Deshalb sind Sonnenliegen aus Kiefernholz meist günstiger als Liegen,
die beispielsweise aus Teakholz hergestellt wurden.
Teakholz ist sehr robust und fest und kann einen Sommer im
Freien unbeschadet überstehen, da es auch dem Regen trotzt. Wenn man
sich für Holz entscheidet, so sollte man bedenken, dass jede Holzart
regelmäßige Pflege benötigt. Deshalb sollte man seine Terrassenmöbel im
Frühjahr mit einem Holzschutzmittel behandeln um sie für den Sommer fit
zu machen.
Holzmöbel sollten im Winter innen aufbewahrt werden. Liegen
aus festem Plastik sind dabei pflegeleichter.
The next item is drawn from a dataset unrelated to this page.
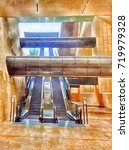 escalator in the city at... | Shutterstock . vector #719979328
Diese brauchen lediglich
mit einem feuchten Lappen abgewischt werden, um wieder gut auszusehen.
Sie trotzen dem Regen und sonstigen Witterungen.
Für eine lange Haltbarkeit sollte man auf die gute und
stabile Verarbeitung der Gelenke achten und schauen ob das Material
dick genug ist. Bei Sonnenliegen mit Eisen- oder Aluminiumfüßen sollte
man bedenken, dass diese bei Nässe rosten können, man muss sie also
regelmäßig mit einem Rostschutzmittel behandeln wenn man nicht
irgendwann auf dem Boden sitzen müsste.
Wenn die eigene Terrasse über ein Vordach oder eine
Überdachung verfügt, sollte man die Liege bei Nichtbenutzung hier
parken, damit sie nicht nass wird. Liegen mit Rollen an den Füßen
lassen sich immer besser transportieren, als Sonnenliegen mit starren
Füßen.
Auch Gesundheitsliegen sollten im Winter an einem trockenen
Ort untergebracht werden. Hierfür reicht auch schon eine Garage, ein
Gartenhaus, oder ein Kellerraum aus.
Wenn man eine Sonnenliege ausgewählt hat, und diese gut
behandelt, so kann sie einem in vielen Sommern schöne Stunden unter dem
freien Himmel bescheren.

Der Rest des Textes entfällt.